Rows from a spatial reasoning dataset
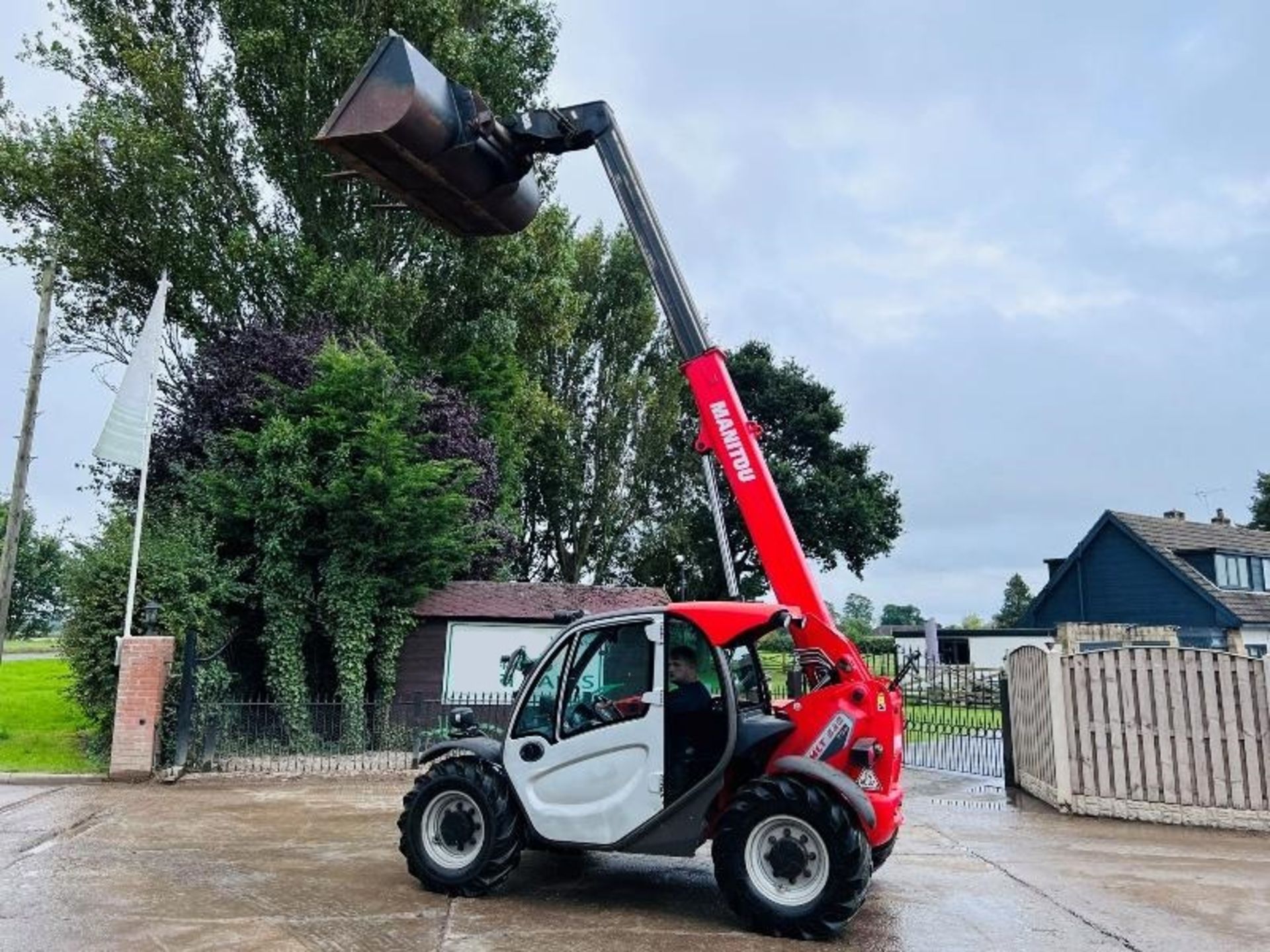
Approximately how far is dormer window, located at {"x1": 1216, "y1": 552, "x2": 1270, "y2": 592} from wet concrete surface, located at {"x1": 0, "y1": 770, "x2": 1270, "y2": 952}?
27.8 meters

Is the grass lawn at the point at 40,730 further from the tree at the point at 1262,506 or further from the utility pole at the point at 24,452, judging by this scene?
the tree at the point at 1262,506

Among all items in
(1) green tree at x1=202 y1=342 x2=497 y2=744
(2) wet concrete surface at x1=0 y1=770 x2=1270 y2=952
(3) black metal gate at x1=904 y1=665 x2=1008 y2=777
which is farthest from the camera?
(1) green tree at x1=202 y1=342 x2=497 y2=744

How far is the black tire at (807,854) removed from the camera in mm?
5664

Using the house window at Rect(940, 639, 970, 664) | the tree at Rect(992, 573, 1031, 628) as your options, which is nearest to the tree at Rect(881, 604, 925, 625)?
the tree at Rect(992, 573, 1031, 628)

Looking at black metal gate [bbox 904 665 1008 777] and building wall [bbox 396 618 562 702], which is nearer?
black metal gate [bbox 904 665 1008 777]

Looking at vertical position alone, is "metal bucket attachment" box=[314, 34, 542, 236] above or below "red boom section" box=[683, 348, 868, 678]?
above

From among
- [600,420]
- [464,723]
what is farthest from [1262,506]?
[464,723]

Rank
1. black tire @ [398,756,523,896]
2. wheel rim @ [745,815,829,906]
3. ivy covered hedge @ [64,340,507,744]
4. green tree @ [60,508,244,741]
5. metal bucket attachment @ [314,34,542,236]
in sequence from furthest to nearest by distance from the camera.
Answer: ivy covered hedge @ [64,340,507,744]
green tree @ [60,508,244,741]
black tire @ [398,756,523,896]
metal bucket attachment @ [314,34,542,236]
wheel rim @ [745,815,829,906]

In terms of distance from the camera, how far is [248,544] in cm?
1502

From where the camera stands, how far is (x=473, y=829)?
655 centimetres

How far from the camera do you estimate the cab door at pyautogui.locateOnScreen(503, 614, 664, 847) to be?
242 inches

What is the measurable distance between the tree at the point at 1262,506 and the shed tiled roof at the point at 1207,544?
23.1 m

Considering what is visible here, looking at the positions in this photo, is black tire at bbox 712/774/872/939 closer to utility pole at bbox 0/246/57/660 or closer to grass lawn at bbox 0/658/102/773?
grass lawn at bbox 0/658/102/773

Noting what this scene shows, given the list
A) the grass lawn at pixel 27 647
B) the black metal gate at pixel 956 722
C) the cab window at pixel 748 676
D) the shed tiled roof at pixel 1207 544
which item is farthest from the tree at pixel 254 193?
the grass lawn at pixel 27 647
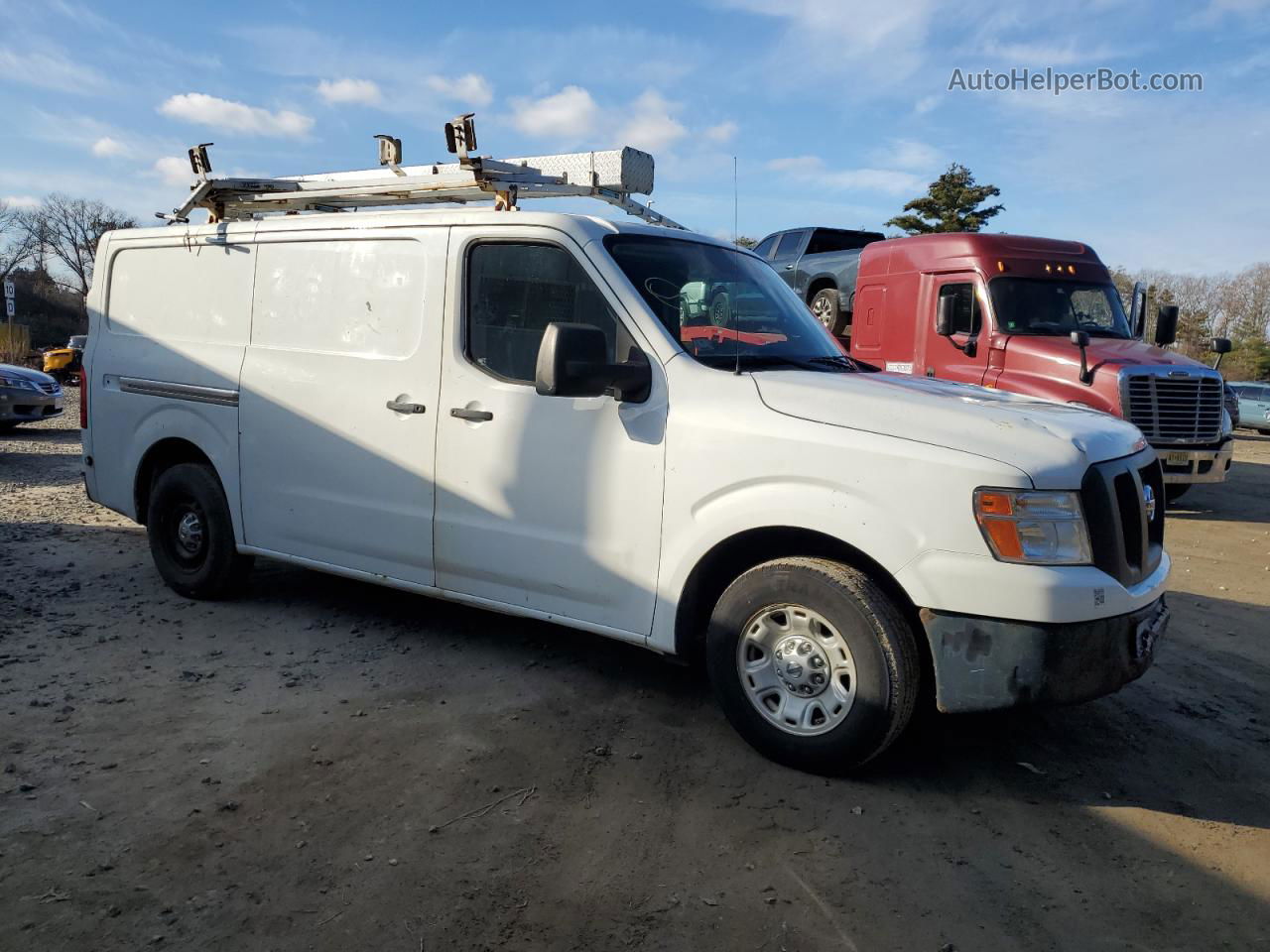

▸ What you need to do
Rewrite the material with every "camera" changed to "viewer", keeping everything else the same and omitting the pictures.

▸ Task solution
Approximately how far is dormer window, located at {"x1": 1216, "y1": 552, "x2": 1270, "y2": 592} from wet concrete surface, located at {"x1": 0, "y1": 770, "x2": 1270, "y2": 952}?
27.8 meters

Is the grass lawn at the point at 40,730 further from the tree at the point at 1262,506 or further from the utility pole at the point at 24,452, judging by this scene?
the tree at the point at 1262,506

Among all items in
(1) green tree at x1=202 y1=342 x2=497 y2=744
(2) wet concrete surface at x1=0 y1=770 x2=1270 y2=952
(3) black metal gate at x1=904 y1=665 x2=1008 y2=777
which is farthest from the viewer?
(1) green tree at x1=202 y1=342 x2=497 y2=744

How far is the black tire at (807,854) removed from the viewer in mm?
5664

Using the house window at Rect(940, 639, 970, 664) | the tree at Rect(992, 573, 1031, 628) as your options, which is nearest to the tree at Rect(881, 604, 925, 625)?
the tree at Rect(992, 573, 1031, 628)

Looking at black metal gate [bbox 904 665 1008 777] and building wall [bbox 396 618 562 702], which is nearer?
black metal gate [bbox 904 665 1008 777]

Looking at vertical position alone, is "metal bucket attachment" box=[314, 34, 542, 236] above or below "red boom section" box=[683, 348, 868, 678]?
above

From among
- [600,420]
- [464,723]
what is farthest from [1262,506]?
[464,723]

Rank
1. black tire @ [398,756,523,896]
2. wheel rim @ [745,815,829,906]
3. ivy covered hedge @ [64,340,507,744]
4. green tree @ [60,508,244,741]
5. metal bucket attachment @ [314,34,542,236]
in sequence from furthest to nearest by distance from the viewer.
Answer: ivy covered hedge @ [64,340,507,744]
green tree @ [60,508,244,741]
black tire @ [398,756,523,896]
metal bucket attachment @ [314,34,542,236]
wheel rim @ [745,815,829,906]

In terms of distance from the viewer, how far is [248,544] in cm?
1502

From where the viewer stands, how far is (x=473, y=829)?
655 centimetres

How far from the viewer do you estimate the cab door at pyautogui.locateOnScreen(503, 614, 664, 847) to be?
242 inches

What is the measurable distance between the tree at the point at 1262,506 and the shed tiled roof at the point at 1207,544?
23.1 m

Considering what is visible here, looking at the positions in this photo, is black tire at bbox 712/774/872/939 closer to utility pole at bbox 0/246/57/660 or closer to grass lawn at bbox 0/658/102/773?
grass lawn at bbox 0/658/102/773

Noting what this scene shows, given the list
A) the grass lawn at pixel 27 647
B) the black metal gate at pixel 956 722
C) the cab window at pixel 748 676
D) the shed tiled roof at pixel 1207 544
which item is farthest from the tree at pixel 254 193?
the grass lawn at pixel 27 647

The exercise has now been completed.